The crowd was full of regular habitués of DL, and an fair smattering of bloggers, some well known like Matt Stoller and Justin Krebs, others perhaps less well known. I was delighted to catch up with Jeff Feldman, who was liveblogging both Friday and Saturday’s sessions at dailykos, and whom I had gotten to know at Yearlykos. We both were active participants in Pastor Dan’s Sunday worship service, and later that afternoon were in a group that wound up talking with, perhaps berating, Garance, a writer for American Prospect. Jeff had told me that his cousin managed the Clarendon Ballroom at which Webb had held several events, and I was able to meet his cousin.
There were other familiar faces from Yearlykos: Gina Cooper came into town, and stayed with Nolan Treadway who is doing a masters at American University. It was good to catch up with old friends, to talk about the forthcoming convention in Chicago in August. But for me the highlight of the evening came when I went outside to hear a cell phone conversation with my wife, or rather, when I came back in. Someone else had also stepped outside and come back at about the same time and we began chatting. It was Scott Kleeb, who ran such a wonderful but losing race in Nebraska. He’s a fascinating guy,he is considering running again, although he was not sure about when. I tried to convince him that 2008 will be a good Democratic year. I also talked about how he could use Nebraska’s approach to assessment - which the state’s commissioner had to fight to defend from the Bush education department - as an organizing idea. Turns out that the commissioner, Doug Christiansen, was supporter of Scott, and Scott was intrigued at how this could be played as a states’ rights issue. We agreed to stay in touch.

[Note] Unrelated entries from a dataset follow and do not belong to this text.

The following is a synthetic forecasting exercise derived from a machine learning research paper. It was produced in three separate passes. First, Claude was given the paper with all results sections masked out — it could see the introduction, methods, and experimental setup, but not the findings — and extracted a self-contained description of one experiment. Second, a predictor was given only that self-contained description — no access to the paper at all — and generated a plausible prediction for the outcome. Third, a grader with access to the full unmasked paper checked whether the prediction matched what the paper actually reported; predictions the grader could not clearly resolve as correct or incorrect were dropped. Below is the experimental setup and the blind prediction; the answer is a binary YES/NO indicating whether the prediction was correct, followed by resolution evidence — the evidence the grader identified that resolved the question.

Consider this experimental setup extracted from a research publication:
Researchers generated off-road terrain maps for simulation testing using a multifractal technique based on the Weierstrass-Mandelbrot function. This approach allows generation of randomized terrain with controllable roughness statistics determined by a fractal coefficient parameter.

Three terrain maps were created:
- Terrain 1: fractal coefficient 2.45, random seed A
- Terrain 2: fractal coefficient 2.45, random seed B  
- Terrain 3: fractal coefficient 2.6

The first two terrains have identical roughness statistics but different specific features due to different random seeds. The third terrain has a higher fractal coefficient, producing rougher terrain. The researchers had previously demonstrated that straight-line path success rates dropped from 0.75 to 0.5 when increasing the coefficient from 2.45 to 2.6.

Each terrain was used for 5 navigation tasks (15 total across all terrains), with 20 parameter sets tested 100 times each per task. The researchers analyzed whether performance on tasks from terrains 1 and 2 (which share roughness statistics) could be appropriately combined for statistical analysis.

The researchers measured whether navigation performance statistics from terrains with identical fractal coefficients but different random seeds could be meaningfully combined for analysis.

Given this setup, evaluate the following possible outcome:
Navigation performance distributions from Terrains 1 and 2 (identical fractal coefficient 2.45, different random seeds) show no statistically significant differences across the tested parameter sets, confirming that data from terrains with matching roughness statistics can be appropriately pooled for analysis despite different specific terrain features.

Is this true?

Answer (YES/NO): NO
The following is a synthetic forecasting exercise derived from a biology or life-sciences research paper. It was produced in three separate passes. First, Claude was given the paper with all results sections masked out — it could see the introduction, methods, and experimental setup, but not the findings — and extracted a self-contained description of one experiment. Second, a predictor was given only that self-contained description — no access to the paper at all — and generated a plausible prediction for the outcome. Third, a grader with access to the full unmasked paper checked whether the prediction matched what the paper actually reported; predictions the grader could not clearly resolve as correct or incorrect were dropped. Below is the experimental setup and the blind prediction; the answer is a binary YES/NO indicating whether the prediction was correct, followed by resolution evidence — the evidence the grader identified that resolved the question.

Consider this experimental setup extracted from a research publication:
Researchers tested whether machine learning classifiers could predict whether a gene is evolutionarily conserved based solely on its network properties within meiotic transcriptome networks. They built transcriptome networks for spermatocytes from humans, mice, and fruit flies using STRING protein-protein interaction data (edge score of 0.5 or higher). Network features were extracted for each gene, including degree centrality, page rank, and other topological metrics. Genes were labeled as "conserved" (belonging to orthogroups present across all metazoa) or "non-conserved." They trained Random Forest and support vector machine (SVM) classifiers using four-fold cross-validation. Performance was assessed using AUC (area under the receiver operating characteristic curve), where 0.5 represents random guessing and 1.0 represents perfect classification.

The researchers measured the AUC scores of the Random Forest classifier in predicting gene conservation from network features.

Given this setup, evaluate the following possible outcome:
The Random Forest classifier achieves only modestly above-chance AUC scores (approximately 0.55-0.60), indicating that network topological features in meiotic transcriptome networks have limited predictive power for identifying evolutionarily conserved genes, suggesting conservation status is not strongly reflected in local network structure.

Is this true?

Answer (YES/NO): NO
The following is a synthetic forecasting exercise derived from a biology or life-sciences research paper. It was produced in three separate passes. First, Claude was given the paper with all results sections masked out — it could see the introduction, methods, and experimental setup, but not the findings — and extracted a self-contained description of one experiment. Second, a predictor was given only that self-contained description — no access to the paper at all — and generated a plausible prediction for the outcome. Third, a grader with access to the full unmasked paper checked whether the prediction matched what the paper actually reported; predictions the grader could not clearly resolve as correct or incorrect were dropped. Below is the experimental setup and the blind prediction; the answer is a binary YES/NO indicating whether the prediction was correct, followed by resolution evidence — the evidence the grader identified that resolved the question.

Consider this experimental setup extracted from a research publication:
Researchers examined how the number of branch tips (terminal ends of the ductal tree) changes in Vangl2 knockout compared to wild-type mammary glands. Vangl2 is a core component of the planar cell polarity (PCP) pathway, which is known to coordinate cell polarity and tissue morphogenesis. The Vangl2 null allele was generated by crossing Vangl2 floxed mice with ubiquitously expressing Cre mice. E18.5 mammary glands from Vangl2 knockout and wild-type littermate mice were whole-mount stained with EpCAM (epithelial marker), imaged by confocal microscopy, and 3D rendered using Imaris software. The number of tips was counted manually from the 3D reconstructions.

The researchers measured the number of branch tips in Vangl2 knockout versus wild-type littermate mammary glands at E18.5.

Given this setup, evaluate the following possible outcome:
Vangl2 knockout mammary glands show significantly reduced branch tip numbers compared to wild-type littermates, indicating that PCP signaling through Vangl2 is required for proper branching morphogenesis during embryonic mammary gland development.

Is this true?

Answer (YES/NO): NO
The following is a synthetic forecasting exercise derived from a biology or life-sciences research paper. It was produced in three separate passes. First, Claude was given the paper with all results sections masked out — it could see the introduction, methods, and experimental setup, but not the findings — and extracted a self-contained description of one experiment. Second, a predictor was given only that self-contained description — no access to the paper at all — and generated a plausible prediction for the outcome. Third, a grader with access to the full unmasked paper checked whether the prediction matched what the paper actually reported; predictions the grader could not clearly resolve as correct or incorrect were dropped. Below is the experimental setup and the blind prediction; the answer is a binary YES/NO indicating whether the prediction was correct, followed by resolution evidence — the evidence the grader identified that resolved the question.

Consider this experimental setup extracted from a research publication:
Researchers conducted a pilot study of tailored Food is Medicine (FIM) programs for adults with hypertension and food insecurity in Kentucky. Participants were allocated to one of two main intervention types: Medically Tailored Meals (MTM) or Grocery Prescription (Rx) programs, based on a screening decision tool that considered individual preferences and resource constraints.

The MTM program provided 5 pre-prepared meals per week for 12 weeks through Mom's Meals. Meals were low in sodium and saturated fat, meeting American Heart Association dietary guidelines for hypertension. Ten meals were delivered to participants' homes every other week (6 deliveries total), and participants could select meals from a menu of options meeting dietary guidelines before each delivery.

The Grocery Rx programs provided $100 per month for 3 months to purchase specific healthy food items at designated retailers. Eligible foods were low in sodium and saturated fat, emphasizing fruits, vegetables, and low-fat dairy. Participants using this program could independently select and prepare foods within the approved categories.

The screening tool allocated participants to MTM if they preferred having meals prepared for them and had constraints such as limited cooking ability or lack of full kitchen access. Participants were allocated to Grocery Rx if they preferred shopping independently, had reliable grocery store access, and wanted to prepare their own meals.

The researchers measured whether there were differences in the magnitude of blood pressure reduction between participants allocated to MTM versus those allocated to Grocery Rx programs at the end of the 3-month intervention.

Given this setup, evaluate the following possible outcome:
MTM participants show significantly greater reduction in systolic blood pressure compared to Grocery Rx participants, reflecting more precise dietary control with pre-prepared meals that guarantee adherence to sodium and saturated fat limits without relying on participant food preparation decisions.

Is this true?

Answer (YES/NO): NO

I also ran into Tracy Russo of the DNC, who agreed to give me blogger credentials for today. So I got to the hotel at about 7:30 this morning, and by 7:45 had my credentials, and was engaged in several very interesting conversations. One was with Sharon Grosfeld, who is executive director of the DNC’s Women’s Leadership Forum. She is a former state legislator in Maryland, and we talked about education, since her son is a teacher who loves government. The other was with several supporters of Mike Gravel, one of whom was the famous Granny D.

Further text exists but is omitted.